I;m heading up to the canadian Warbird Heritage and if any of you modellers want detail pics don't hesitate to ask. They have a Lanc, Lysander, Firefly a Blenheim being assembled , a Canso (Catalina to the Americans)Sea Fury Etc
CANADIAN WARPLANE HERITAGE


----------



## TimEwers (Jan 23, 2011)

Well I would like pictures of the tiger moth and the pt27, mainly clear shots of how they are wired up if that would be all right.


----------



## Crimea_River (Jan 23, 2011)

Have fun Neil and keep warm. You guys have our wonderful western weather now. If by chance the CF-5 is inside, some wheel well shots would be great but don't venture outside!


----------



## pbfoot (Jan 24, 2011)

didn't take any pics as I dropprd and broke camera on entering museum sorry guys


----------



## Crimea_River (Jan 24, 2011)

That sucks! Hope it's not going to cost you big coin.


----------



## pbfoot (Jan 24, 2011)

Crimea_River said:


> That sucks! Hope it's not going to cost you big coin.

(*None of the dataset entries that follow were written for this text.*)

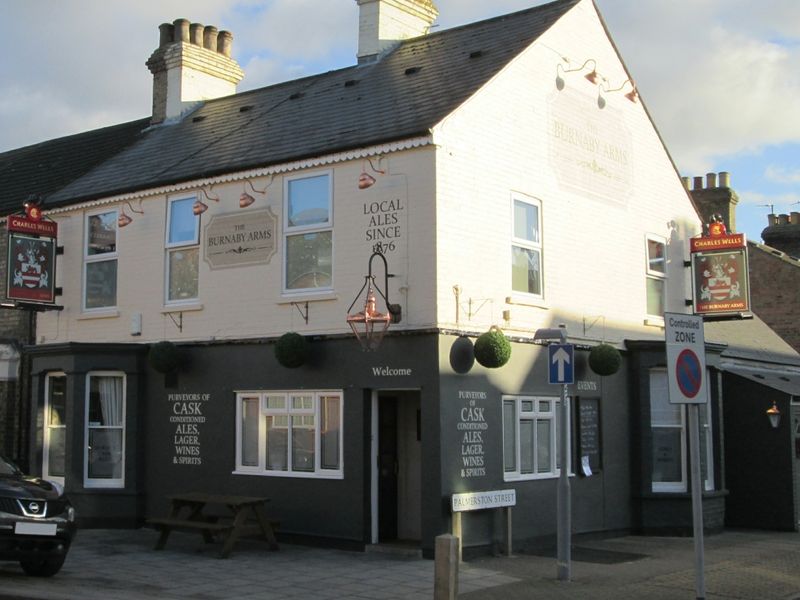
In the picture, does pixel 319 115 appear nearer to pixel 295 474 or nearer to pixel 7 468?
pixel 295 474

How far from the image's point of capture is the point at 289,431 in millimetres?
15227

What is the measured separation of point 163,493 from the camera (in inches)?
653

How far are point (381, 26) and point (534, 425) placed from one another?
8.32 m

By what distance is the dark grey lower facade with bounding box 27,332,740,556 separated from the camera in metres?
14.0

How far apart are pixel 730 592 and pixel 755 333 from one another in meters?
12.9

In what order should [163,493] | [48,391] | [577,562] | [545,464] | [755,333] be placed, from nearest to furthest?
[577,562]
[545,464]
[163,493]
[48,391]
[755,333]

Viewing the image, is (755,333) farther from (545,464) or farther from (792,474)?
(545,464)

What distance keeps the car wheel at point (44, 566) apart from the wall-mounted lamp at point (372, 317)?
4622 millimetres

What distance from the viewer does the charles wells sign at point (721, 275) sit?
18.7 metres

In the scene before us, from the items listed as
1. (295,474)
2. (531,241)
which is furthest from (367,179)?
(295,474)

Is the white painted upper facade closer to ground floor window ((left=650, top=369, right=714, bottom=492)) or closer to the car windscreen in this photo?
ground floor window ((left=650, top=369, right=714, bottom=492))

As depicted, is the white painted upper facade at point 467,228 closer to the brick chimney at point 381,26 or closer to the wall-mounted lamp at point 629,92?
the wall-mounted lamp at point 629,92

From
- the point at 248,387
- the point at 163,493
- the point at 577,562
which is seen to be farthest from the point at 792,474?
the point at 163,493

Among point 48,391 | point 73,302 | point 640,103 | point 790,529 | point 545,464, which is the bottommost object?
point 790,529
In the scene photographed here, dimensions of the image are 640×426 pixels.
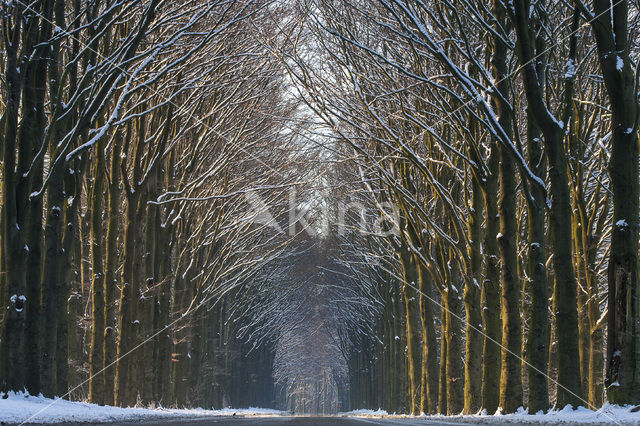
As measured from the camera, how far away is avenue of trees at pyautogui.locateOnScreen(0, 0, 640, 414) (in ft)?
38.1

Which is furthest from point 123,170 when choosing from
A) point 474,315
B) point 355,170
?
point 355,170

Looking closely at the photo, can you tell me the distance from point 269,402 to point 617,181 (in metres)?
73.3

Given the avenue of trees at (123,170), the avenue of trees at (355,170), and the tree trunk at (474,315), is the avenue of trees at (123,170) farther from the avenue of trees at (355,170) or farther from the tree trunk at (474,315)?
the tree trunk at (474,315)

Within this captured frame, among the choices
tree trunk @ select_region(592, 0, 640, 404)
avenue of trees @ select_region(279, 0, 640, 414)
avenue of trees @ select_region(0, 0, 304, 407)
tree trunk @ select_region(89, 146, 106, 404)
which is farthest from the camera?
tree trunk @ select_region(89, 146, 106, 404)

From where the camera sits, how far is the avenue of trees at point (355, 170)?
11625 millimetres

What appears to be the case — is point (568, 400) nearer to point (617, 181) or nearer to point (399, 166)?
point (617, 181)

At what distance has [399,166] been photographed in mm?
22703

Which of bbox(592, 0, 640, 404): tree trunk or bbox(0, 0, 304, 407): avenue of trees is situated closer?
bbox(592, 0, 640, 404): tree trunk

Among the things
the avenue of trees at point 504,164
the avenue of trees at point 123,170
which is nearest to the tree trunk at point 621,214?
the avenue of trees at point 504,164

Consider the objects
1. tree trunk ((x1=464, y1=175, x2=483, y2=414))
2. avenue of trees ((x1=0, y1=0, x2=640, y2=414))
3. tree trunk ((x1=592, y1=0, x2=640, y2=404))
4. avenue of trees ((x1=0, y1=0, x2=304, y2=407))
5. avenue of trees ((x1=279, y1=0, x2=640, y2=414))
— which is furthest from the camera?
tree trunk ((x1=464, y1=175, x2=483, y2=414))

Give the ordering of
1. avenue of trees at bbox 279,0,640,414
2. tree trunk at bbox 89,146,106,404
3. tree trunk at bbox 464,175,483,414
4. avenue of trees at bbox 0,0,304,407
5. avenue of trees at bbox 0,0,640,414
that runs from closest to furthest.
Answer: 1. avenue of trees at bbox 279,0,640,414
2. avenue of trees at bbox 0,0,640,414
3. avenue of trees at bbox 0,0,304,407
4. tree trunk at bbox 464,175,483,414
5. tree trunk at bbox 89,146,106,404

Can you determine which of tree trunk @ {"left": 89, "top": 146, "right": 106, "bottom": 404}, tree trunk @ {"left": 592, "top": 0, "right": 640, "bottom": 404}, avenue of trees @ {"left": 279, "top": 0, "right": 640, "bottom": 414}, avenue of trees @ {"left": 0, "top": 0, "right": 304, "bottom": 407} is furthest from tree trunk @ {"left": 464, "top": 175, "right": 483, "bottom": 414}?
tree trunk @ {"left": 89, "top": 146, "right": 106, "bottom": 404}

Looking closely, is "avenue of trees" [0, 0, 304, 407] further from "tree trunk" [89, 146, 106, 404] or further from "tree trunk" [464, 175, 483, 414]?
"tree trunk" [464, 175, 483, 414]

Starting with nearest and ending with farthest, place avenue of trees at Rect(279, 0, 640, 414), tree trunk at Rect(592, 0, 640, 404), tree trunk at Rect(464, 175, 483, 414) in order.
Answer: tree trunk at Rect(592, 0, 640, 404)
avenue of trees at Rect(279, 0, 640, 414)
tree trunk at Rect(464, 175, 483, 414)
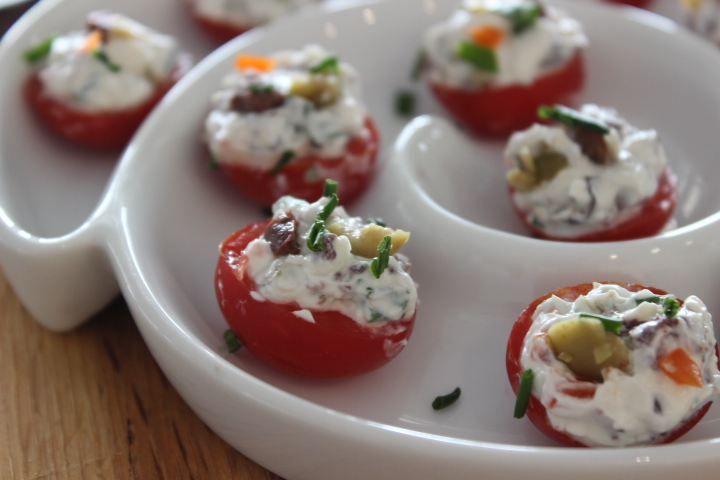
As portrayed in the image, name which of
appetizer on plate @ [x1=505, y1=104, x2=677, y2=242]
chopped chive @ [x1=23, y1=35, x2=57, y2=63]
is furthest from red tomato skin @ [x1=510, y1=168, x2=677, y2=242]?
chopped chive @ [x1=23, y1=35, x2=57, y2=63]

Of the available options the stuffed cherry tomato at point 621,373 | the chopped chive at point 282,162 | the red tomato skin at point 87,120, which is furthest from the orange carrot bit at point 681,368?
the red tomato skin at point 87,120

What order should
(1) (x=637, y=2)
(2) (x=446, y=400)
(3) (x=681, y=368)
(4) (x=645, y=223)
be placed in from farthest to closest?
1. (1) (x=637, y=2)
2. (4) (x=645, y=223)
3. (2) (x=446, y=400)
4. (3) (x=681, y=368)

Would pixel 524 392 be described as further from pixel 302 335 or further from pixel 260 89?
pixel 260 89

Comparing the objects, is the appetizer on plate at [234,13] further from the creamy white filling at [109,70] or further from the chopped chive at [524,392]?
the chopped chive at [524,392]

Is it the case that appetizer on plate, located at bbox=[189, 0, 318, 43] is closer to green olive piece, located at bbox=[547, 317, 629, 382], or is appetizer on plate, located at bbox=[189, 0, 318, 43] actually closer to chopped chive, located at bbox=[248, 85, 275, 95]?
chopped chive, located at bbox=[248, 85, 275, 95]

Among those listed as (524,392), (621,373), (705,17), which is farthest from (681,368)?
(705,17)

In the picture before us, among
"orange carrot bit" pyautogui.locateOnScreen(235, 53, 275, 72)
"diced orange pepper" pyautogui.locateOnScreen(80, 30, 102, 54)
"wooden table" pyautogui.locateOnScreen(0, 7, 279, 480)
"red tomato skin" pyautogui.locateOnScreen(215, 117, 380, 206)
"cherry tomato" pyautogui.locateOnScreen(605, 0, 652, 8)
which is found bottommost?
"wooden table" pyautogui.locateOnScreen(0, 7, 279, 480)

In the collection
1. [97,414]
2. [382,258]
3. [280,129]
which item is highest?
[382,258]
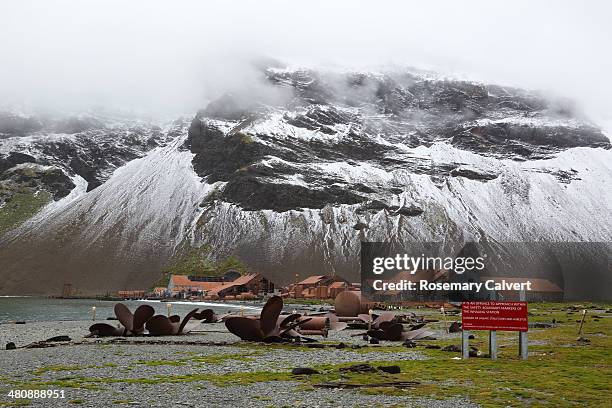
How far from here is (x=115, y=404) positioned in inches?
432

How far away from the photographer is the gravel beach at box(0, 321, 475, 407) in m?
11.5

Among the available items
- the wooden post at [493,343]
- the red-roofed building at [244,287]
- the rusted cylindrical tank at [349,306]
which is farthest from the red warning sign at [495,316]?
the red-roofed building at [244,287]

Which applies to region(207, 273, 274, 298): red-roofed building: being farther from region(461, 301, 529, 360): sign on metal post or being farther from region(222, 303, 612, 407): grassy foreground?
region(461, 301, 529, 360): sign on metal post

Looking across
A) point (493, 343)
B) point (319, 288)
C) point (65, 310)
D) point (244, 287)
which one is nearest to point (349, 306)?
point (493, 343)

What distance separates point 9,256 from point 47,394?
20013 centimetres

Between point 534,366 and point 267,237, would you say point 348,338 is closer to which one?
point 534,366

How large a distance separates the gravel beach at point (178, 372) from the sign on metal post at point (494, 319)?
2.30 m

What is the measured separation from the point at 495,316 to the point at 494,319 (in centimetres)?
11

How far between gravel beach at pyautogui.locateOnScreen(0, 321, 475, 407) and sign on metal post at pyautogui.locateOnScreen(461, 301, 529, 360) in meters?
2.30

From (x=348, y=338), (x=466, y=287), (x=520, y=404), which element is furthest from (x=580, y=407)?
(x=348, y=338)

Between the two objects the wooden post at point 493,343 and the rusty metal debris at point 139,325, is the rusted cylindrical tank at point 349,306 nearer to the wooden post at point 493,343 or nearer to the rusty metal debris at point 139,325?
the rusty metal debris at point 139,325

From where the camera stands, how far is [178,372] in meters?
16.1

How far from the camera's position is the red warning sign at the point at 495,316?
18.7 m
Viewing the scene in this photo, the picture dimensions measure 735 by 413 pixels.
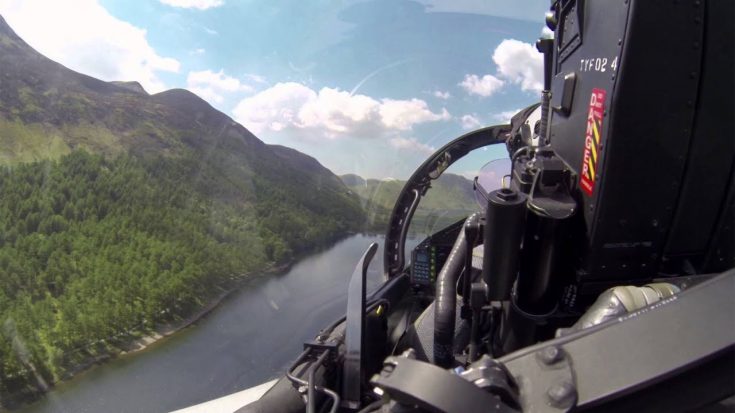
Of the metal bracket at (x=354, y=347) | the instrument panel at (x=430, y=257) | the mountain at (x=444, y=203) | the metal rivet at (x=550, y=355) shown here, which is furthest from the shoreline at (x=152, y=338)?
the metal rivet at (x=550, y=355)

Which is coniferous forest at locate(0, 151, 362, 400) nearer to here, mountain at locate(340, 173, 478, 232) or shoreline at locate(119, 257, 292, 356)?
shoreline at locate(119, 257, 292, 356)

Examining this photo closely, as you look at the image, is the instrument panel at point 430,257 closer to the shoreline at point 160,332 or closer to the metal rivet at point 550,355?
the shoreline at point 160,332

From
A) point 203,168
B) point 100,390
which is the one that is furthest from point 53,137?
point 100,390

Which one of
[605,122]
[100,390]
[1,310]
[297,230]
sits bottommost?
[100,390]

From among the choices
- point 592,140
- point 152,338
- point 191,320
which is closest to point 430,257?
point 592,140

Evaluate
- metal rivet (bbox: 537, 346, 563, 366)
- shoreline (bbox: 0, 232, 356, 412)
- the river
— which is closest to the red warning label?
metal rivet (bbox: 537, 346, 563, 366)

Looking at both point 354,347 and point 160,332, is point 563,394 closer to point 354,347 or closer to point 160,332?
point 354,347

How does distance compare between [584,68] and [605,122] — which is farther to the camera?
[584,68]

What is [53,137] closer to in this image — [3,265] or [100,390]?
[3,265]
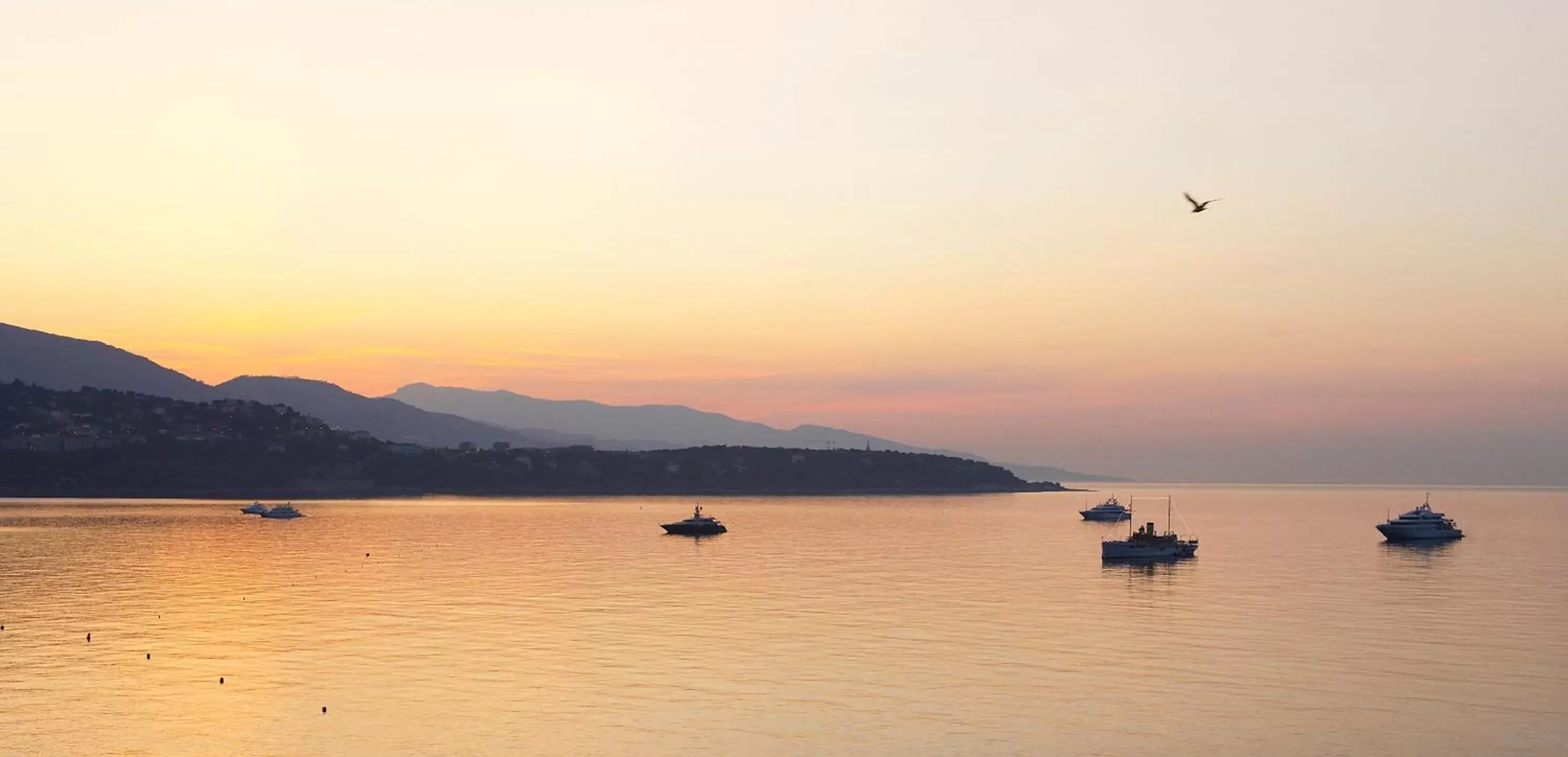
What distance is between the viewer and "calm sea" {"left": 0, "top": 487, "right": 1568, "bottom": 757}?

$113,85 plus tax and UPS which is the only way they want it, just not my year so far


----------



## Wayne Little (Jan 25, 2011)

pbfoot said:


> didn't take any pics as I dropprd and broke camera on entering museum sorry guys



Aw...bugger.....


----------



## javlin (Jan 26, 2011)

That sucks!! I hope it comes back right PB.


----------



## Bernhart (Mar 4, 2011)

ipms hamilton has a show there this weekend, neat having the museum as a venue for this , you can tour the airplanes while waiting for judging


----------